§ GIVEN INSTRUCTION
Write out every line of the records below as a JSON list of strings, one string per line. Skip blank lines and leave the pictures out.

════════════════

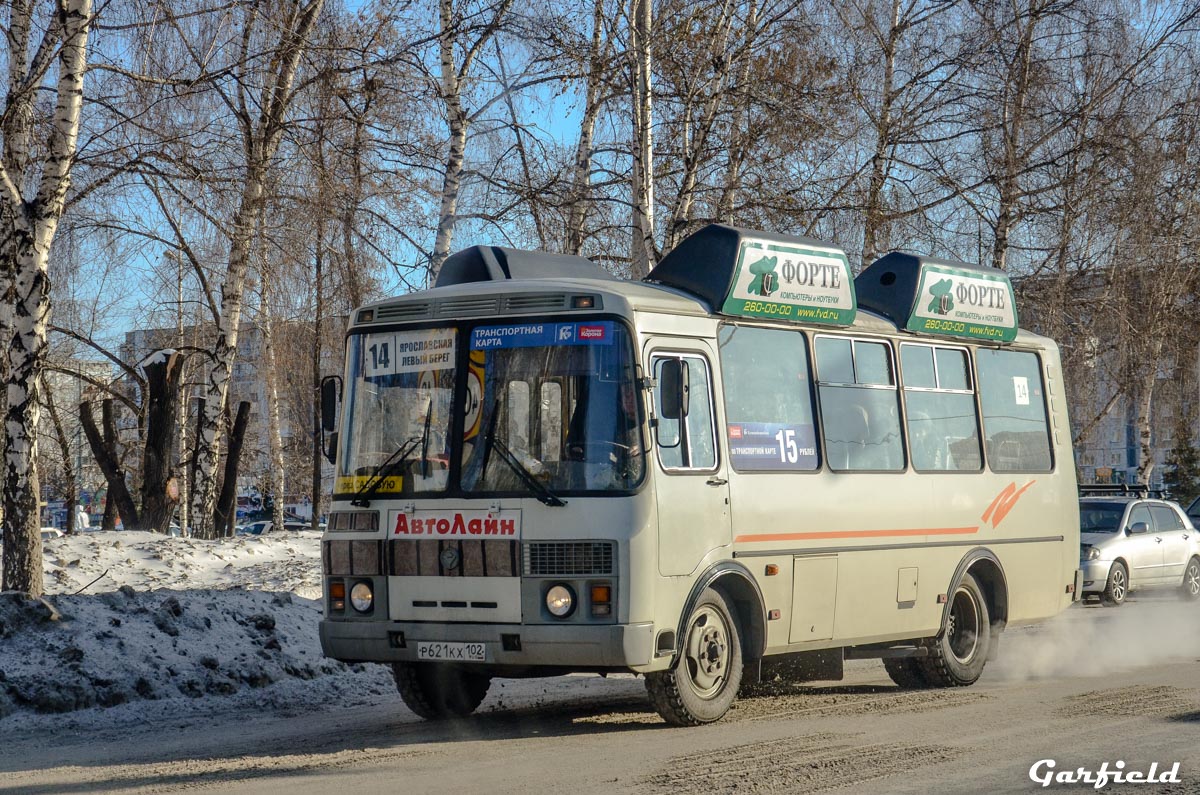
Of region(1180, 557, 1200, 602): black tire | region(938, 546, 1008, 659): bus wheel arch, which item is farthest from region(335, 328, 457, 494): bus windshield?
region(1180, 557, 1200, 602): black tire

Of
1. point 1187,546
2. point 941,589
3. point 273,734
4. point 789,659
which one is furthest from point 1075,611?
point 273,734

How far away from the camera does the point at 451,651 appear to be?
9133 millimetres

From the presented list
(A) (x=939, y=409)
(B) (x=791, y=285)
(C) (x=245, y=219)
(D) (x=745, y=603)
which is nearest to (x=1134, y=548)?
(A) (x=939, y=409)

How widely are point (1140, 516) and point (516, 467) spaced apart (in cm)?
1655

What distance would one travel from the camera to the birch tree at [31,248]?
42.3ft

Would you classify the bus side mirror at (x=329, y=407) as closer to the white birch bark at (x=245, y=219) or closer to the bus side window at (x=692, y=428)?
the bus side window at (x=692, y=428)

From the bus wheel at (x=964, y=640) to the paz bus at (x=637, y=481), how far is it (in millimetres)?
250

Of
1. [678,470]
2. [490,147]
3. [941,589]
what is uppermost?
[490,147]

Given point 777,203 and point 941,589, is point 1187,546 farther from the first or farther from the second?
point 941,589

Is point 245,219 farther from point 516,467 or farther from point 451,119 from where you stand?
point 516,467

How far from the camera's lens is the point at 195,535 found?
69.6 ft

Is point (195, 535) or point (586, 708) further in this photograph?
point (195, 535)

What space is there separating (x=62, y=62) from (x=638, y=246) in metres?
7.85

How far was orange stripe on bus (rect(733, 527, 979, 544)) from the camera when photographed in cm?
1009
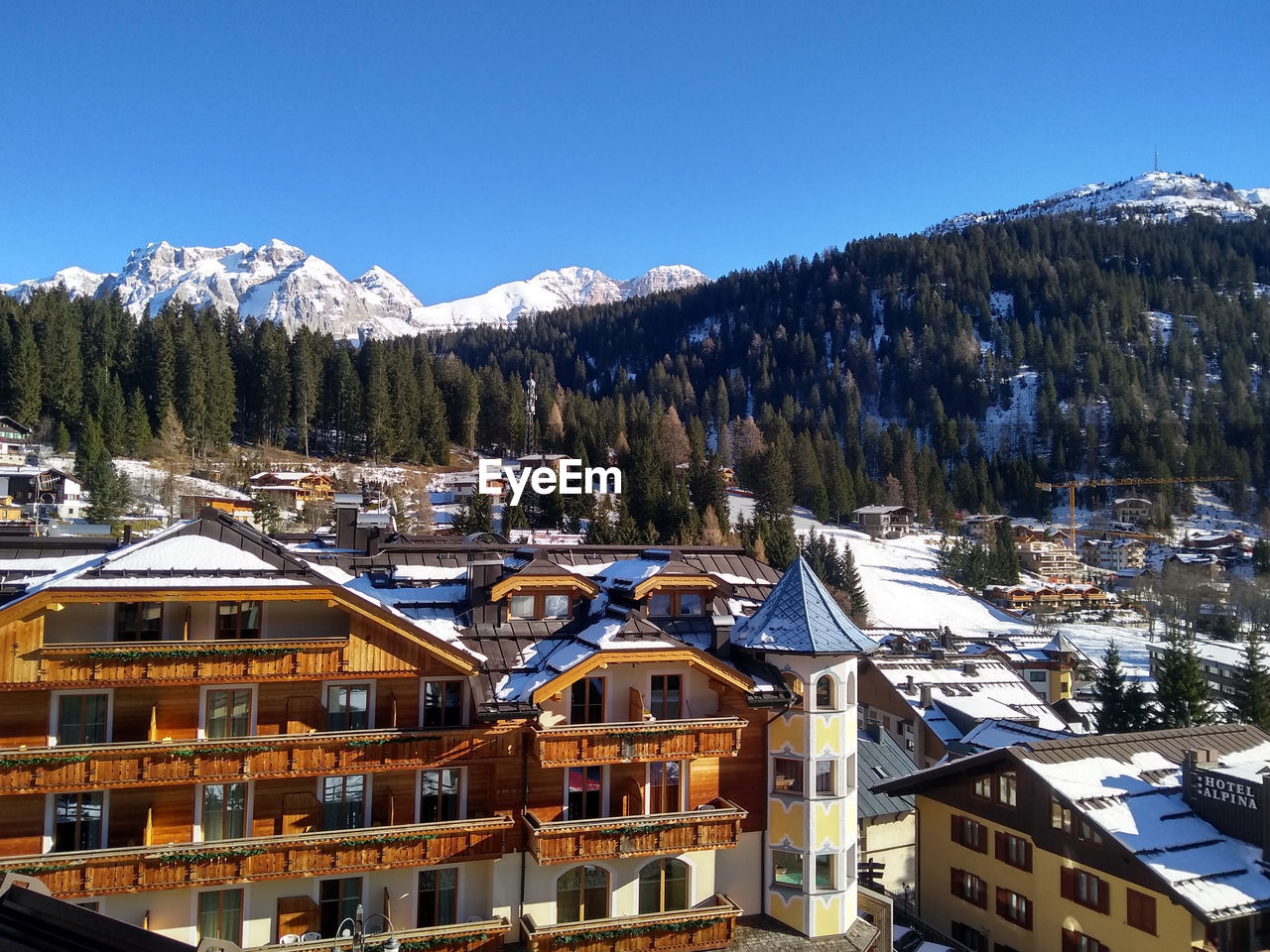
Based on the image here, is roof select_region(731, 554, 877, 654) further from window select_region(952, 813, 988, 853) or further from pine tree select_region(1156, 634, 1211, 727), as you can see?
pine tree select_region(1156, 634, 1211, 727)

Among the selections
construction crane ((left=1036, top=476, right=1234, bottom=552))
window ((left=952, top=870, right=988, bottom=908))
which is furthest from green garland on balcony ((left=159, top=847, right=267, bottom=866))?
construction crane ((left=1036, top=476, right=1234, bottom=552))

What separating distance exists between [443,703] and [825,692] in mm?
8875

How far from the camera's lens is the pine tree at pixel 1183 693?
4700 centimetres

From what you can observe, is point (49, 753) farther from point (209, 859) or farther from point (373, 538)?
point (373, 538)

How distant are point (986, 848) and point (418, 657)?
18327mm

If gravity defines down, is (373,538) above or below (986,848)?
above

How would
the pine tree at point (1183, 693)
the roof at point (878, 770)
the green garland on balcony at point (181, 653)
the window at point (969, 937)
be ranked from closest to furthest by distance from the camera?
the green garland on balcony at point (181, 653) < the window at point (969, 937) < the roof at point (878, 770) < the pine tree at point (1183, 693)

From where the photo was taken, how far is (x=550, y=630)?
20.9 m

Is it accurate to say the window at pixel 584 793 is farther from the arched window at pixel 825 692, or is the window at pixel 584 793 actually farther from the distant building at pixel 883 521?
the distant building at pixel 883 521

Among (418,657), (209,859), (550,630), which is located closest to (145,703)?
(209,859)

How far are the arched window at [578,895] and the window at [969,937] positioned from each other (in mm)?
13574

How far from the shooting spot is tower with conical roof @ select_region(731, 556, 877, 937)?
65.5ft

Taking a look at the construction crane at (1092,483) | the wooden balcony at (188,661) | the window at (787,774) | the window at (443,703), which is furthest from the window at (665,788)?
the construction crane at (1092,483)

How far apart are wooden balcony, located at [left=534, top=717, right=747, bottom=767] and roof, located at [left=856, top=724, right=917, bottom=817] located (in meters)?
13.0
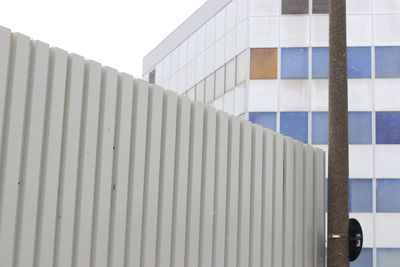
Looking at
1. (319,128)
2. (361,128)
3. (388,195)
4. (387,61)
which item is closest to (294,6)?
(387,61)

════════════════

§ EXERCISE SOLUTION
[
  "Of region(1180, 557, 1200, 602): black tire | region(938, 546, 1008, 659): bus wheel arch, which item is farthest from region(335, 328, 457, 494): bus windshield?",
  "region(1180, 557, 1200, 602): black tire",
  "Of",
  "1. point 1187,546",
  "2. point 941,589",
  "3. point 273,734",
  "4. point 789,659",
  "which one is furthest from point 1075,611?",
  "point 273,734",
  "How far away from the camera does the point at 451,651 appear to be?",
  "9133 millimetres",
  "From the presented list",
  "(A) (x=939, y=409)",
  "(B) (x=791, y=285)",
  "(C) (x=245, y=219)",
  "(D) (x=745, y=603)",
  "which is nearest to (x=1134, y=548)?",
  "(A) (x=939, y=409)",
  "How widely are point (1140, 516) and point (516, 467) spaced apart (in cm)?",
  "1655",
  "What distance would one travel from the camera to the birch tree at [31,248]?",
  "42.3ft",
  "Would you classify the bus side mirror at (x=329, y=407) as closer to the white birch bark at (x=245, y=219) or closer to the bus side window at (x=692, y=428)?",
  "the bus side window at (x=692, y=428)",
  "From the bus wheel at (x=964, y=640) to the paz bus at (x=637, y=481), how far is it (in millimetres)?",
  "250",
  "Of",
  "1. [678,470]",
  "2. [490,147]",
  "3. [941,589]",
  "what is uppermost?",
  "[490,147]",
  "Given point 777,203 and point 941,589, is point 1187,546 farther from the first or farther from the second?",
  "point 941,589",
  "Is point 245,219 farther from point 516,467 or farther from point 451,119 from where you stand?",
  "point 516,467",
  "How far from the camera's lens is the point at 195,535 found?",
  "69.6 ft",
  "Is point (195, 535) or point (586, 708) further in this photograph?",
  "point (195, 535)",
  "What space is there separating (x=62, y=62) from (x=638, y=246) in metres?",
  "7.85",
  "How far was orange stripe on bus (rect(733, 527, 979, 544)) from the camera when photographed in cm?",
  "1009",
  "Based on the image here, is roof select_region(731, 554, 877, 654) further from window select_region(952, 813, 988, 853) or further from pine tree select_region(1156, 634, 1211, 727), as you can see?",
  "pine tree select_region(1156, 634, 1211, 727)",
  "Among the selections",
  "construction crane ((left=1036, top=476, right=1234, bottom=552))",
  "window ((left=952, top=870, right=988, bottom=908))",
  "which is furthest from green garland on balcony ((left=159, top=847, right=267, bottom=866))?",
  "construction crane ((left=1036, top=476, right=1234, bottom=552))",
  "What separating distance exists between [443,703] and [825,692] in mm?",
  "8875",
  "How far from the camera's lens is the pine tree at pixel 1183 693?",
  "4700 centimetres",
  "From what you can observe, is point (49, 753) farther from point (209, 859) or farther from point (373, 538)?",
  "point (373, 538)",
  "How distant are point (986, 848) and point (418, 657)?",
  "18327mm",
  "If gravity defines down, is (373,538) above or below (986,848)?",
  "above",
  "How would",
  "the pine tree at point (1183, 693)",
  "the roof at point (878, 770)",
  "the green garland on balcony at point (181, 653)",
  "the window at point (969, 937)",
  "be ranked from closest to furthest by distance from the camera?",
  "the green garland on balcony at point (181, 653) < the window at point (969, 937) < the roof at point (878, 770) < the pine tree at point (1183, 693)",
  "From where the photo was taken, how far is (x=550, y=630)?",
  "20.9 m",
  "Is it accurate to say the window at pixel 584 793 is farther from the arched window at pixel 825 692, or is the window at pixel 584 793 actually farther from the distant building at pixel 883 521?",
  "the distant building at pixel 883 521",
  "Among (418,657), (209,859), (550,630), which is located closest to (145,703)?",
  "(209,859)",
  "How far are the arched window at [578,895] and the window at [969,937] positioned from each other (in mm)?",
  "13574",
  "How far from the shooting spot is tower with conical roof @ select_region(731, 556, 877, 937)?",
  "65.5ft",
  "Taking a look at the construction crane at (1092,483) | the wooden balcony at (188,661) | the window at (787,774) | the window at (443,703), which is furthest from the window at (665,788)?",
  "the construction crane at (1092,483)",
  "How far apart are wooden balcony, located at [left=534, top=717, right=747, bottom=767] and roof, located at [left=856, top=724, right=917, bottom=817] located (in meters)?",
  "13.0",
  "Looking at",
  "1. (319,128)",
  "2. (361,128)",
  "3. (388,195)",
  "4. (387,61)",
  "which item is closest to (294,6)?",
  "(387,61)"
]